Before the Tsunami Comes: 8 Tips for Using Internet



Though called the "web", people are more likely to attach the Internet to a tide. I still remember when I study in primary school, I read an essay titled My Family Has Entered the Information Highway. At first, the internet helped a lot. Now it is evolving into a tsunami.

An innovation starts spoiling as soon as people find it profitable. I'm not saying earning money from the internet sucks, unless, of course, in an extreme way.

One day when I was searching for how to deal with my tiring eyes on Zhihu, a popular Quora-like platform in China, I even couldn't find a user's real experience but medicine promotion(usually in an unconscious way).

I also heard that Google Search users like to add a "Reddit" keyword after each search to get a real experience.

In fact, decentralization is far away from us. For some reason in China, it can even be hopeless. So I want to share some tricks of living in the Internet world.

1. Stay calm. The Internet is, actually, creating more information gaps but eliminating them. Let's say you are gonna buy a new book and soon you find a netizen saying"xxx is awesome, just buy it". Usually, comments like these make decisions for us. In this case, the gap is filled with background and personality.

2. Use RSS and Newsletter. These information sources help you avoid being fed with something you like. It can also filter ads. Alternatively, you can disable "Personalized recommendation" on social media, if possible. This illustration shows how RSS works:

To get started, you can try the Innoreader RSS reader.
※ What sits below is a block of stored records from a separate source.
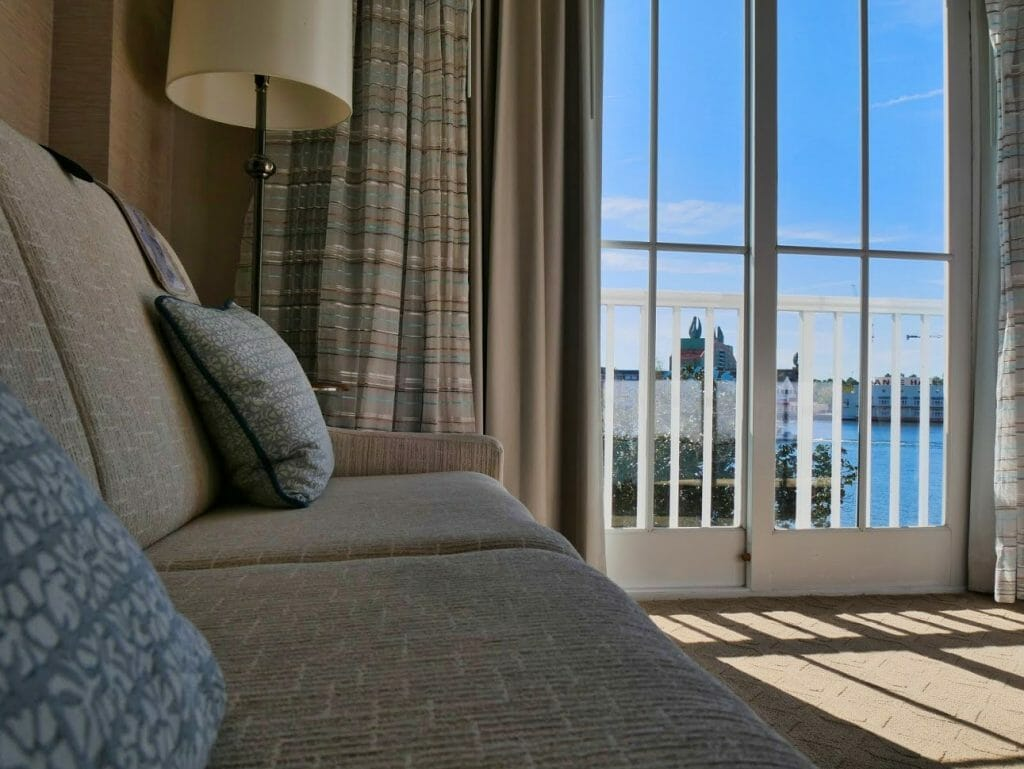 A nice couch with a view out of a balcony over water in an upgraded room at Beach Club resort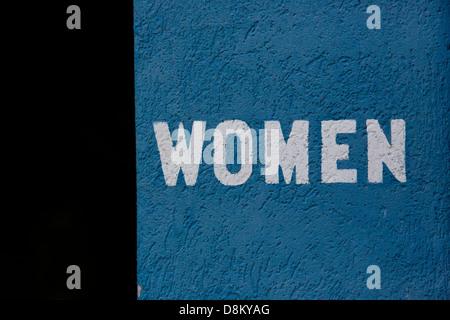 Word 'WOMEN' written on a bright blue wall - Stock Image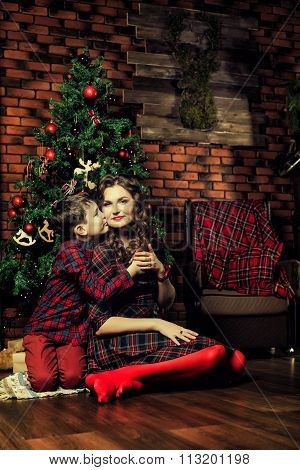 Family celebration of the New Year. The mother and son near a Christmas tree. Giving gifts. Holiday
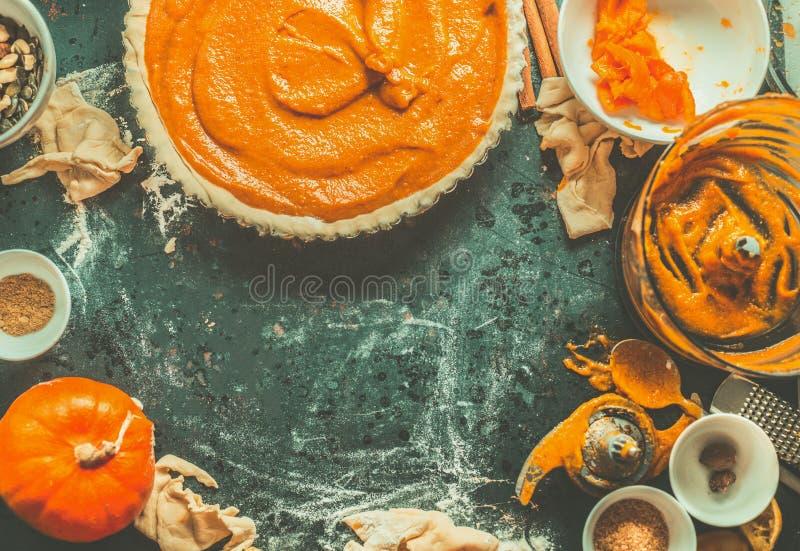 Tradycyjny dyniowego kulebiaka przygotowanie z plombowaniem, ciastem i składnikami na ciemnym nieociosanym tle, odgórny widok obrazy stock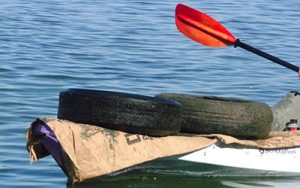 Person on Kayak cleaning up tires in the California Delta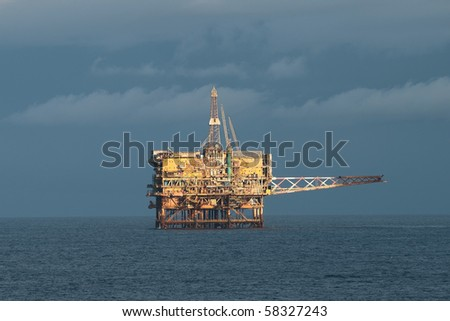 Offshore oil rig in a cloudy day - stock photo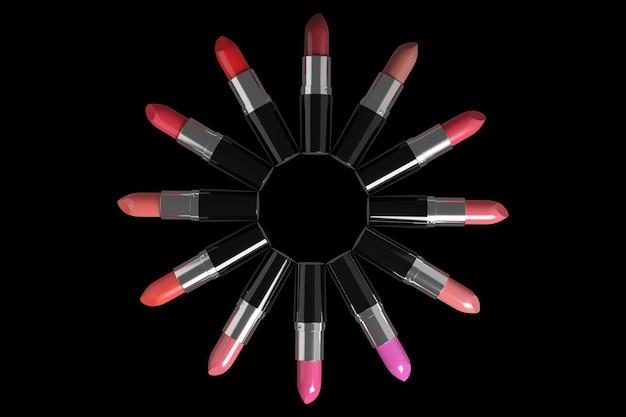 Batons de cores diferentes, dispostos em um círculo na superfície preta.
3. Always reject cookies any websites asking for. Cookies are first used to keep user sessions after they logged in. But soon website owners found it can also track users'journey, so they offer paid cookie share privilege to other sites. This explained why google ads suggest your favorite drinks to you though you never"told" them.

4. Keep caution when sharing your photos. We say the Internet is immortal just because anything you upload won't disappear. You can"delete"it for you but not for the web. Embrace mosaic, it's a really reliable privacy protector.

5. Books age much slower than the internet.

6. Choose open-source software if you can. Open source software is those that make source code public, such as Telegram, Firefox, and Ubuntu(OS). For this reason, they can get more frequent security updates and will not collect your privacy. Unfortunately, users living in China's mainland can hardly find an open source alternative for often used apps like Wechat and QQ. But you can still consider using an open source operating system and browser.

7. Use an external password manager. A malware can decrypt bookmarks and passwords saved in all mainstream browsers (except Safari).

8. Use a blocker. If you are using Chrome, try installing the uBlock Origin Extension. It helps block track URLs and ads. BTW, it's open source.

If you live on China's mainland, I will tell you to uninstall RED, TikTok, and Weibo. They are now the largest home for information gaps, useless arguments, and anxiety.

In a nutshell, judge any content you receive and review any content before you send it on the internet. You can find a safe house before the tsunami.